It must be July.
This is the month when the Japanese Beetles swarm in, over and under all of my plants and make veritable skeletons where once there was beautiful green.
My Chinese cabbage fell to the Japanese beetles but I am determined NOT to lose the battle over my green beans and my blackberry bushes.
Unfortunately, because the beetles are so bad this year, I have resorted to using my apple tree as a distraction.
And the Japanese beetles are attacking with a vengeance. The leaves are being eaten on every branch. I hate using the tree to attract the beetles but, as an organic gardener, I have to or I wouldn’t have a prayer of holding the line in my garden.
So, how do I kill the ones that make it into the garden and chew through leaves of just about any plant? Well, it isn’t pretty but my method works and it is organic.

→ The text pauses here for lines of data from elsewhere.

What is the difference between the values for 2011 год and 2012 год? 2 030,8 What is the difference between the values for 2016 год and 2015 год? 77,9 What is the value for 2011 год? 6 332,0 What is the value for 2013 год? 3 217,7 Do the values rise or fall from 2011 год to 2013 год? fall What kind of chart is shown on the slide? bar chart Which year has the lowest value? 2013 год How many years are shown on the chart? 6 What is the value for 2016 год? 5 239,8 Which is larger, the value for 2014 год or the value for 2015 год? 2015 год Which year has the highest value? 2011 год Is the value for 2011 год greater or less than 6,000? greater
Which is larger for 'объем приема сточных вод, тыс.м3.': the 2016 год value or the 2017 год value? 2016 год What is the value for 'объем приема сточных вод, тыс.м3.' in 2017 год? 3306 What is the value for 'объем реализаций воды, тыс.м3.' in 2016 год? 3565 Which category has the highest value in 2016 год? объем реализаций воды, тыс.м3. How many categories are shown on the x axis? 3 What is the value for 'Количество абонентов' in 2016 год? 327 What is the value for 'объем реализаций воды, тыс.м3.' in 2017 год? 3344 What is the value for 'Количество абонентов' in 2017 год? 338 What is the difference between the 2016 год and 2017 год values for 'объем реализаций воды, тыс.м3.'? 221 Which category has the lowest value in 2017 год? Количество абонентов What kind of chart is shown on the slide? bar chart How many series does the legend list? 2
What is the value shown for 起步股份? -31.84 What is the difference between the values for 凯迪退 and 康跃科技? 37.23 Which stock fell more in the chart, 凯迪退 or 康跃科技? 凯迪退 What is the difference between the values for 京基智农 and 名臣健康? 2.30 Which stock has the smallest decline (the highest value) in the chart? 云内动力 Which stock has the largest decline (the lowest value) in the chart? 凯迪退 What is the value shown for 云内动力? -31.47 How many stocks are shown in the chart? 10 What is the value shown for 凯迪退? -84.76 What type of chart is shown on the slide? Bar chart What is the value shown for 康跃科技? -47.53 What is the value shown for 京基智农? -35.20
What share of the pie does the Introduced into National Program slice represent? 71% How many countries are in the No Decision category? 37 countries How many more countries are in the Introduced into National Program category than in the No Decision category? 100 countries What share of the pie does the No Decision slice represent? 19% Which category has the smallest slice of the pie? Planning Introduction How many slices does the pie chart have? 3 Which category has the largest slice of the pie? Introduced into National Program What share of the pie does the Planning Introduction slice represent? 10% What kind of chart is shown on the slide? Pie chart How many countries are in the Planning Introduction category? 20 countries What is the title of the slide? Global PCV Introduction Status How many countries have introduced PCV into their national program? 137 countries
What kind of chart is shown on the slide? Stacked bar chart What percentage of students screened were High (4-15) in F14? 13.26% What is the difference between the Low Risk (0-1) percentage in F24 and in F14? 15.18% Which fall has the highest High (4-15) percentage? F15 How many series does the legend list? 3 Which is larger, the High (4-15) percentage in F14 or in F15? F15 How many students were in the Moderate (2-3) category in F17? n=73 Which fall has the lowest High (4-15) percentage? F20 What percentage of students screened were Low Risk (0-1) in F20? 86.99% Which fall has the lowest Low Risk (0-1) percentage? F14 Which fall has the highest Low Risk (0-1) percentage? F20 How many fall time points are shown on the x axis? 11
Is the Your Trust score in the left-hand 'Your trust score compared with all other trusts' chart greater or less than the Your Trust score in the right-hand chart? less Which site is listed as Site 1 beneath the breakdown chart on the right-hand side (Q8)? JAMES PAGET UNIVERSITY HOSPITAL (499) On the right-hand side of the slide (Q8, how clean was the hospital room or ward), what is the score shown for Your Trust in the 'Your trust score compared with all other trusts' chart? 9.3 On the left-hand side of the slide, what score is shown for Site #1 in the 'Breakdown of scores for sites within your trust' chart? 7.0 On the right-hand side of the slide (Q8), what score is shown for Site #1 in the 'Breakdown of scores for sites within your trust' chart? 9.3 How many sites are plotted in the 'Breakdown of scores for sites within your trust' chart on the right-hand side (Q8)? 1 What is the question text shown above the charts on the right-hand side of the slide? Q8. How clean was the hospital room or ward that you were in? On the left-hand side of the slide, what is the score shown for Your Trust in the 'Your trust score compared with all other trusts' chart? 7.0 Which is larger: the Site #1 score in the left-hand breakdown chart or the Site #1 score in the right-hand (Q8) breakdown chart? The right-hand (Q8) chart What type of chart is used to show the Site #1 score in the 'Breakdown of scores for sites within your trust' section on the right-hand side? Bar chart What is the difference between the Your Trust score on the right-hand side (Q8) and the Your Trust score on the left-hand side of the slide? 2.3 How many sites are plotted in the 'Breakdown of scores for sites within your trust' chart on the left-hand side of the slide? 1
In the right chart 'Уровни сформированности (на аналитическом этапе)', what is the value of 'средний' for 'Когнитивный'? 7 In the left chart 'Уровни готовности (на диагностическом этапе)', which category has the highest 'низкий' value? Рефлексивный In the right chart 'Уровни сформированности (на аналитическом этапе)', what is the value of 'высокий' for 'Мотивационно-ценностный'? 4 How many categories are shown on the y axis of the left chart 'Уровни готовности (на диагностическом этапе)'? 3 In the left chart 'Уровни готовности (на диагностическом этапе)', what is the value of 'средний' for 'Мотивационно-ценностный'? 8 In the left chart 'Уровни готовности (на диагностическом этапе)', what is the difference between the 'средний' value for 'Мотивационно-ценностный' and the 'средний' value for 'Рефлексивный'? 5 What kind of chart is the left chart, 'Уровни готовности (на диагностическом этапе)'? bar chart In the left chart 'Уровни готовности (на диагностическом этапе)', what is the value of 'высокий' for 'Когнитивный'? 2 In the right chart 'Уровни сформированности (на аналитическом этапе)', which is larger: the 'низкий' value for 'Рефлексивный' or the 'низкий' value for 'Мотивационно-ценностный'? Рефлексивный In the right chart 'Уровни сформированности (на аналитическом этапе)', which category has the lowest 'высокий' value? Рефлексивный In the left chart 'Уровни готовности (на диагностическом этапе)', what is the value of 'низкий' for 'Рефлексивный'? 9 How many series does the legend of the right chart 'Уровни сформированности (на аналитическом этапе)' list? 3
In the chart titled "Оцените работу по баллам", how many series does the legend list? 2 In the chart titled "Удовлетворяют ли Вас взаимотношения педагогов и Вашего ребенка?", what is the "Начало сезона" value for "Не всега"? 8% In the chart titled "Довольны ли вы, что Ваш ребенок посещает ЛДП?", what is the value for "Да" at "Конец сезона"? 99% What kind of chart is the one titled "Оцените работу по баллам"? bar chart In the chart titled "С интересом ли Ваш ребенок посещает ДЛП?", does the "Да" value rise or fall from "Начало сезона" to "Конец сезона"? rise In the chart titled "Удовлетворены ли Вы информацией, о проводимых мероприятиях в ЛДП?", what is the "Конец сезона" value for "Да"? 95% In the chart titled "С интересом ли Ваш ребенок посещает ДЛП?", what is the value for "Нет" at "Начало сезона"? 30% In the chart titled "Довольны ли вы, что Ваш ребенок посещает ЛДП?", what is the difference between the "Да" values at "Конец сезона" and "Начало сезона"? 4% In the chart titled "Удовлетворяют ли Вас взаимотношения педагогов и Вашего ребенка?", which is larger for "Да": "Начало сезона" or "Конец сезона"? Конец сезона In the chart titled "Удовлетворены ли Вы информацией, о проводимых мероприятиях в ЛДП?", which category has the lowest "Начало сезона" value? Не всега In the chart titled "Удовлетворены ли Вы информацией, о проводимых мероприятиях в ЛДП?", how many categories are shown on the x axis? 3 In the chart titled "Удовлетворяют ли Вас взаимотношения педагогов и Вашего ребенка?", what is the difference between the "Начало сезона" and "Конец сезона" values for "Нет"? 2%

Every morning and every evening, I fill a small container with dishwater, grab my big spoon and head out to the garden. I spend about 25 minutes smacking beetles into the bucket.
When I’m done, I usually have between 100 and 150 beetles floating in the water.
Okay is sounds gross and the resulting “bucket of beetles” looks gross but it works. And there is a perverse satisfaction in slapping them into the water, knowing their destructive activities are over.
So, the battle continues and I have good and bad days relative to control but I don’t spray; I don’t give up and I do, eventually beat them back.
And when I am feeling outnumbered or a bit down, I just look out my office door at one of the hundred or more volunteer sunflowers that are in my garden and yard and smile.
And to make you smile, I am sharing a picture of my sister Meg, now known as Commander Colander Head, and I heading out to the blueberry patch to do battle with the vicious and varied invaders we call hornets.
This year I’ve got Bald-faced and European hornets and even hornets that look like bumblebees. And of course, there are honey bees, yellow jackets and genuine bumblebees.
So, when we go out to pick, we “suit up” – Tyvex suits are tucked into socks. Muck shoes are worn and, if it’s really warm, nitrile gloves.
The protective gear really does make it safer to pick. And starting just as the sun cracks over the horizon also helps.
I’ve gotten about 85 quarts of blueberries this year and not one bite or one “fatality”, either human or bee!